Data under study »
+ + + +

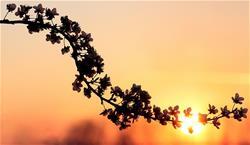 retired-sunset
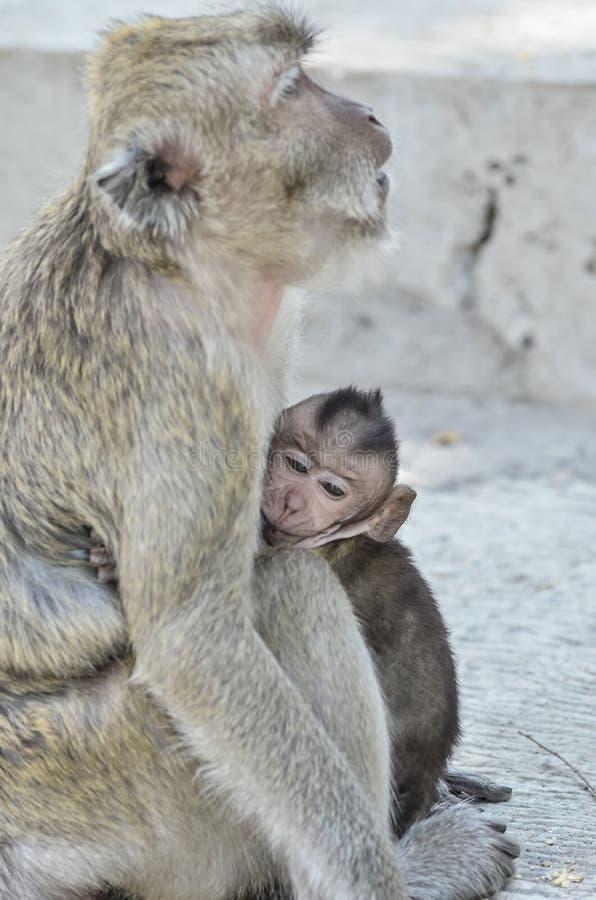 Affe und sein Leben stockbilder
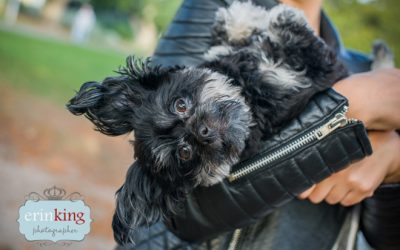 Rodger's Rescue Dog Photography Session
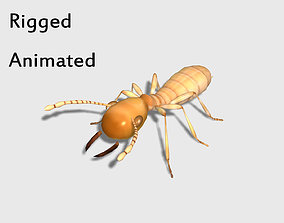 3D model low-poly rigged animated termite white ant
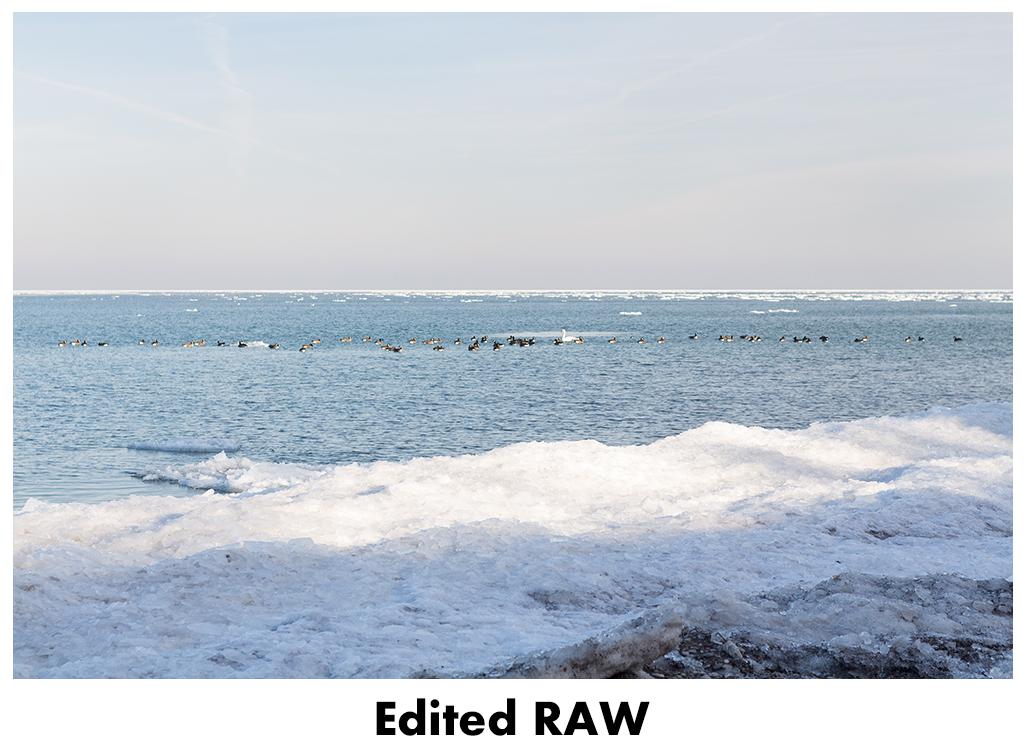 JPEG vs RAW - Edited RAW | https://www.roseclearfield.com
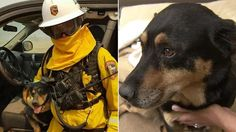 "Dozens of pets rescued from Blue Cut Fire still unclaimed | DOZENS OF PETS RESCUED FROM BLUE CUT FIRE STILL UNCLAIMED SAVE A DOG..SAVE A VETERAN. BUY A PACK-BUDDY T-SHIRT OR HAT AND ""SAVE A DOG AND SAVE A VETERAN"".  PACK BUDDY RAISES FUNDS FOR TRAINING RESCUE/SHELTER DOGS TO SERVE AS SERVICE DOGS FOR CIVILIANS AND, FREE, FOR U.S. VETERANS. www.Pack-buddy.com (Veteran Support) 1-760-321-1683"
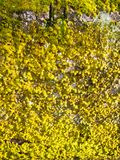 sunlight struck wall with green and yellow lichen moss growing b Stock Images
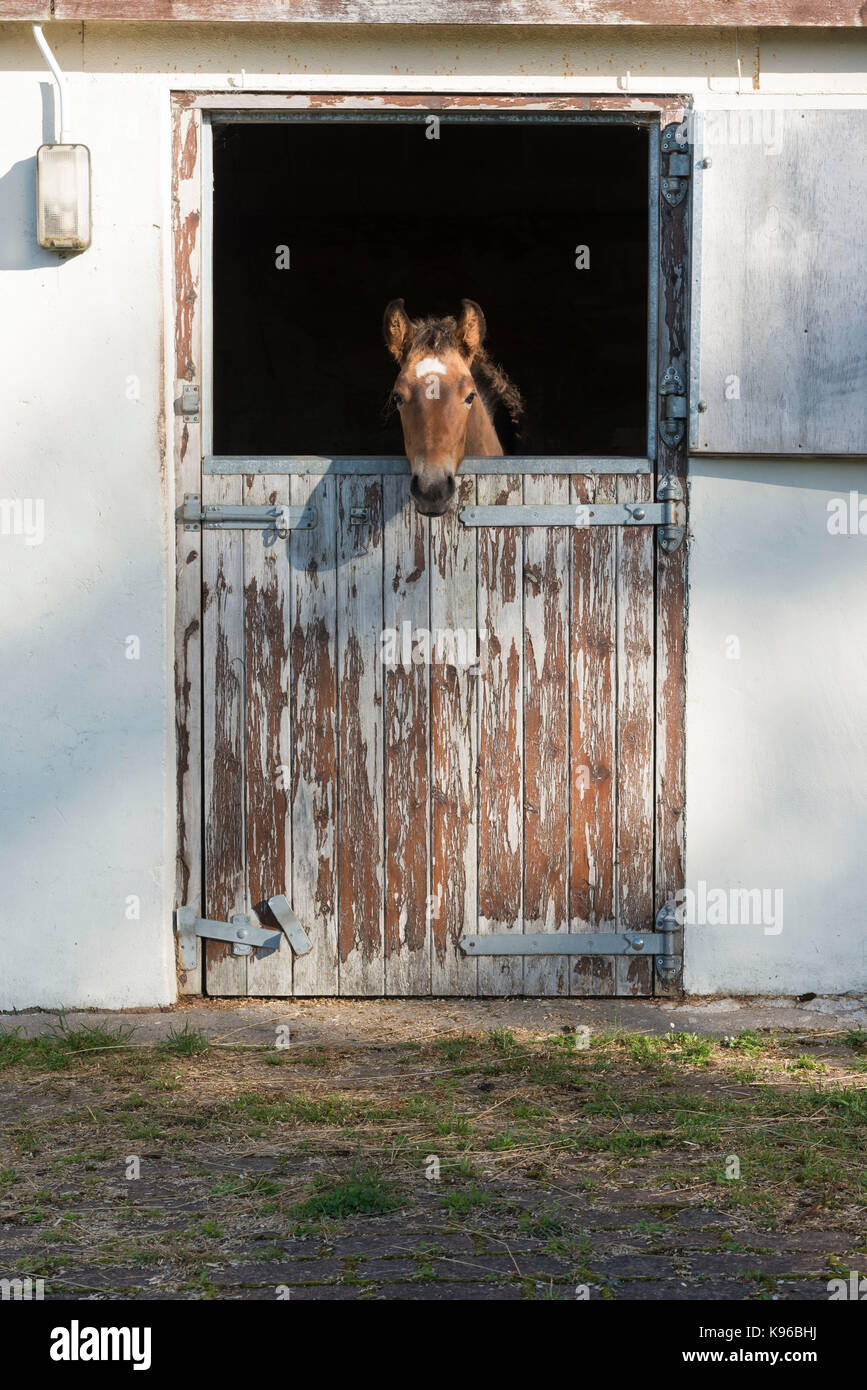 A Lusitano Foal Looks out from his Stables - Stock Image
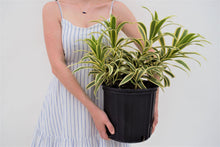 Load image into Gallery viewer, Song of India - Dracaena Reflexa - pottedpals.com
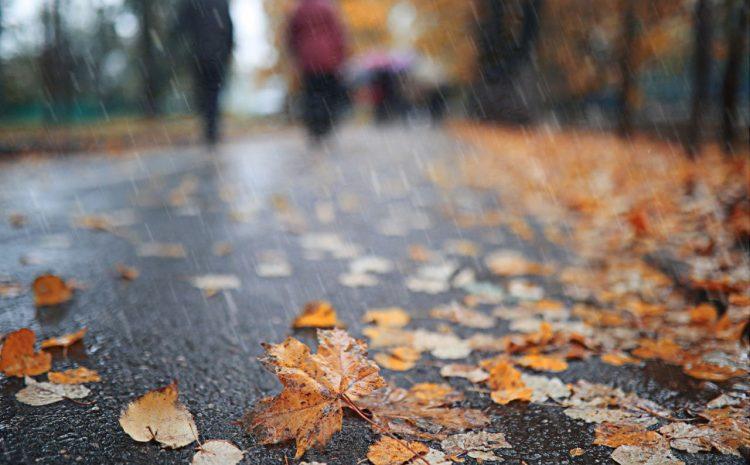 Precipitaciones en gran parte de la provincia de Choapa se esperan para este fin de semana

+ + + +

Problem details » Nothing but the pictures is to be left out; the rest of the listing should be copied exactly.

Result for this task »
 retired-sunset
 Affe und sein Leben stockbilder
 Rodger's Rescue Dog Photography Session
 3D model low-poly rigged animated termite white ant
 JPEG vs RAW - Edited RAW | https://www.roseclearfield.com
 "Dozens of pets rescued from Blue Cut Fire still unclaimed | DOZENS OF PETS RESCUED FROM BLUE CUT FIRE STILL UNCLAIMED SAVE A DOG..SAVE A VETERAN. BUY A PACK-BUDDY T-SHIRT OR HAT AND ""SAVE A DOG AND SAVE A VETERAN"".  PACK BUDDY RAISES FUNDS FOR TRAINING RESCUE/SHELTER DOGS TO SERVE AS SERVICE DOGS FOR CIVILIANS AND, FREE, FOR U.S. VETERANS. www.Pack-buddy.com (Veteran Support) 1-760-321-1683"
 sunlight struck wall with green and yellow lichen moss growing b Stock Images
 A Lusitano Foal Looks out from his Stables - Stock Image
 Load image into Gallery viewer, Song of India - Dracaena Reflexa - pottedpals.com
 Precipitaciones en gran parte de la provincia de Choapa se esperan para este fin de semana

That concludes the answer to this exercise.